The United States spends over $2.6 trillion annually on healthcare. This amount represents approximately 18% of the gross domestic product (GDP), a percentage that has doubled in the last 30 years and is the highest of any country in the world [11]. Over 75% of these costs are due to the management of chronic diseases, which currently affects 45% of the U.S. population. By 2023, it is expected that costs to manage chronic diseases alone will rise to $4.2 trillion [3]. Many look to information technology to help reduce costs, increase efficiency, broaden access to healthcare, and improve the health of the population.

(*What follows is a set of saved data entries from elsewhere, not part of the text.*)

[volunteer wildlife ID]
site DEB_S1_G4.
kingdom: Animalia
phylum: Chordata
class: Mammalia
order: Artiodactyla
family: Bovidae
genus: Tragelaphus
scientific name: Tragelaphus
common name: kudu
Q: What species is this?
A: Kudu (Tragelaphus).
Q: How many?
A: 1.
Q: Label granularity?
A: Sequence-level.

Meanwhile, recent years have seen a dramatic shift in the nature of computing with the advent of smartphones and tablet computers; the latest surveys estimate that over 50% of Americans have smartphones [10]. This wide-spread availability of a powerful mobile computing platform, with a rich interface and a variety of built-in sensors, has created a boom in mobile health (mHealth) applications like RunKeeper and Fooducate [9]; mHealth application downloads increased from 124 million in 2011 to 247 million in 2012 [8]. These mHealth apps and devices are becoming more prevalent due in part to the rising cost of healthcare and their suitability for managing chronic diseases, particularly in the aging population [5, 6], and in prevention and wellness programs [1].

Smartphones and tablets are rapidly moving into the clinical workplace as well. A recent estimate indicates that as many as 62% of doctors use mobile tablets [4]. Although some hospitals embrace smartphones and tablets by distributing them to their staff [7], a 2012 survey found that 85% of hospitals allow their clinicians to bring their own device to work [2].

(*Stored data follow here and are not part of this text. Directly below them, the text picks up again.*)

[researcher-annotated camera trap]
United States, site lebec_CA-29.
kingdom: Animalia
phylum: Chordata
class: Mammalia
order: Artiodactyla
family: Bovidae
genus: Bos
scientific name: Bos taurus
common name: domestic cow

Furthermore, universal connectivity (cellular, wireless, and home broadband) has enabled a tremendous variety of services to move to the “cloud.” Services like Dropbox and Google Drive make it easy for individuals to store, manipulate, and share content on cloud servers located in distant data centers. Services like Amazon S3 and Google App Engine make it easy for developers to build scalable computational backends without installing or managing their own infrastructure. These trends are pushing more individuals and enterprises to push an increasing fraction of their computing into Internet-connected servers run by other organizations – raising important questions about security and privacy.

Finally, recent years have seen rapid developments in smart, miniaturized, low-power, adaptive and self-calibrating instrumentation, enabling the emergence of mobile devices for monitoring and managing individual health conditions; examples range from wearable devices that measure physical activity (such as the BodyMedia armband) to Wi-Fi enabled bathroom scales (such as those from Withings or Fitbit) to stick-on ECG patches to monitor heart conditions (such as those from Corventis) to implanted insulin pumps (such as one from Medtronic). Most are wireless, able to upload data to a smartphone or to a cloud server for analysis and access by both the individual and caregivers.